Now that the team is back from VMWorld, we wanted to share the configuration for our VSAN demo that drew so much attention. This blog is intended to give you the high-level view of how we created the demo and provide some ideas for your own VSAN explorations. We documented other information such as node configurations, VSAN observer settings, and fio test workloads but didn’t provide it here for brevity’s sake. We’d love to hear comments and questions from anyone who wants to know more; post your comments below.
Our primary goal was to demonstrate best-in-class VSAN performance and show how that compared to a standard VSAN configured with SAS HDDs. One of the most interesting aspects of our configuration was that our M500 client SSDs were actually less expensive than the SAS 10K HDDs.

### WORK TO DO
[a] According to the VSAN demo post, which drives cost less than the SAS 10K HDDs?
[b] Extract everything in the VSAN demo post from "Now that the" down to "your comments below.".
[c] Continue the VSAN demo post from its last sentence.
The entries that follow come from a separate source.

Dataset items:
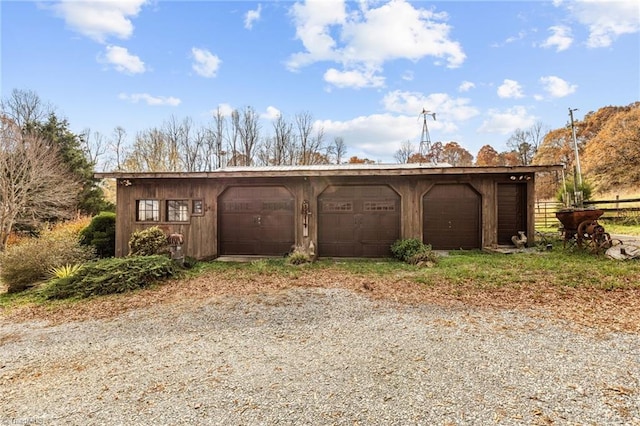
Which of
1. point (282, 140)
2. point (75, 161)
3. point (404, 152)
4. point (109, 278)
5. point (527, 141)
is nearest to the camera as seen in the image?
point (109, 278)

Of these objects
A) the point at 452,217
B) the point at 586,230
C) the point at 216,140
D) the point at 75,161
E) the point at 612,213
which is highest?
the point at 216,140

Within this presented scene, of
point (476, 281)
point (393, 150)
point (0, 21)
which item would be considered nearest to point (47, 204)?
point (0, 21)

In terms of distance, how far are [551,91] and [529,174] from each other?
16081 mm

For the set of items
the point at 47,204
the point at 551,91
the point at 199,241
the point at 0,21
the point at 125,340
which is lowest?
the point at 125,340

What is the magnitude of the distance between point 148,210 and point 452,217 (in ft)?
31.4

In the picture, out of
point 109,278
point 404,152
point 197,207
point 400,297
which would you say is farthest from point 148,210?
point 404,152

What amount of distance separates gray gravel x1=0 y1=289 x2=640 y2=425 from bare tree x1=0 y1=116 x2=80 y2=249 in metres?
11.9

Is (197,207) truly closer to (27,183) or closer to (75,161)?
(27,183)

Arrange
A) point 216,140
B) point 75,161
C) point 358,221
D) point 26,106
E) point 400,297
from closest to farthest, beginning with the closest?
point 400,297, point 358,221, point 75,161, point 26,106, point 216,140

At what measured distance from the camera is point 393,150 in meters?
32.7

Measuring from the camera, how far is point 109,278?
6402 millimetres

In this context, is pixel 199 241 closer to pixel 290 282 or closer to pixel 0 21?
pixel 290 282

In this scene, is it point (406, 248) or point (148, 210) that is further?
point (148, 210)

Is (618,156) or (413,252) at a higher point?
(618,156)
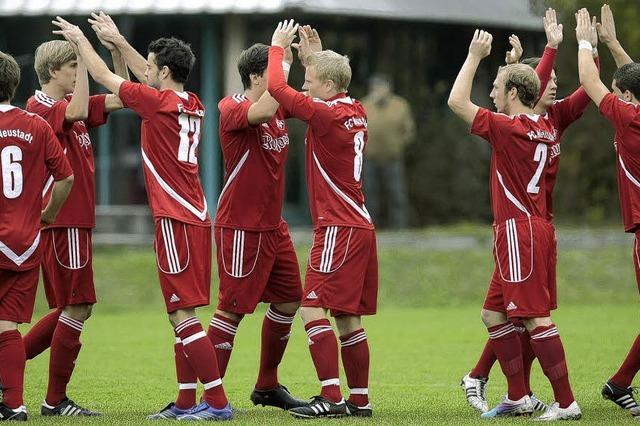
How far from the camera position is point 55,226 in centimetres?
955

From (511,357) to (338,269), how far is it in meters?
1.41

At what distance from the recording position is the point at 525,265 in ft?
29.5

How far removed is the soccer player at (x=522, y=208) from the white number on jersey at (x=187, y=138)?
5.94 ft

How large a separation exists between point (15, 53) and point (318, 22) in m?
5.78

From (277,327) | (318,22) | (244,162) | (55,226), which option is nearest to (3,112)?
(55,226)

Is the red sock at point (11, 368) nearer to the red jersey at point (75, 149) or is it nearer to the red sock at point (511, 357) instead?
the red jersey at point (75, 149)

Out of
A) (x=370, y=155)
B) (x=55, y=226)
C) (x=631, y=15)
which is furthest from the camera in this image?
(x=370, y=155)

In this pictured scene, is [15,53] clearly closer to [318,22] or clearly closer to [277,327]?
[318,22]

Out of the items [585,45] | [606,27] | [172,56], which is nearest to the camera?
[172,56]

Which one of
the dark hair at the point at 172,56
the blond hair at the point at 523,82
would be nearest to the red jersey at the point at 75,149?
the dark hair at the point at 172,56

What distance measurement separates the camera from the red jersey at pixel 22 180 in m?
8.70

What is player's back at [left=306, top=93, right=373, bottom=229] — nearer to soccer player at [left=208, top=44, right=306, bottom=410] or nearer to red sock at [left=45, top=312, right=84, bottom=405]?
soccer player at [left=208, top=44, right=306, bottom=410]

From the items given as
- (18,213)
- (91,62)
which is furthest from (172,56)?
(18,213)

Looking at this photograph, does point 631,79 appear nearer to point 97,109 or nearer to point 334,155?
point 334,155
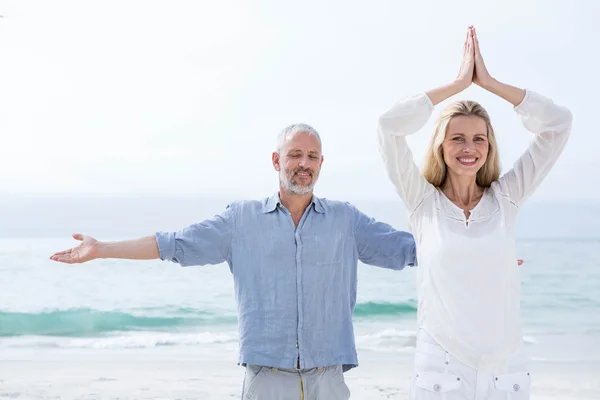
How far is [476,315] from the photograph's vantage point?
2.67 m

### THE ANSWERS
[a] The M500 client SSDs.

[b]
Now that the team is back from VMWorld, we wanted to share the configuration for our VSAN demo that drew so much attention. This blog is intended to give you the high-level view of how we created the demo and provide some ideas for your own VSAN explorations. We documented other information such as node configurations, VSAN observer settings, and fio test workloads but didn’t provide it here for brevity’s sake. We’d love to hear comments and questions from anyone who wants to know more; post your comments below.

[c]
Our cluster consisted of 6 units of the following:
|1||Dell R620 config (see table below)||10 drives, dual 10 Gb/E, dual E5-2697v2 (12-core, 2.7 GHz)|
|2||Micron 1.4TB P420m PCIe SSD||Part# MTFDGAR1T4MAX-1AG1Z|
|10||Micron 960GB M500||Part# MTFDDAK960MAV-1AE12ABYY|
|24||Micron 32GB PC3-14900 LRDIMM||Part# MT72JSZS4G72LZ-1G9E2A7|
|1||Lexar 8GB USB drive||For ESXi boot device|
To compare our all-SSD configuration to a standard HDD configuration, we used: Seagate Enterprise Performance 1.2TB 10K HDD v7 (Part# ST1200MM0017).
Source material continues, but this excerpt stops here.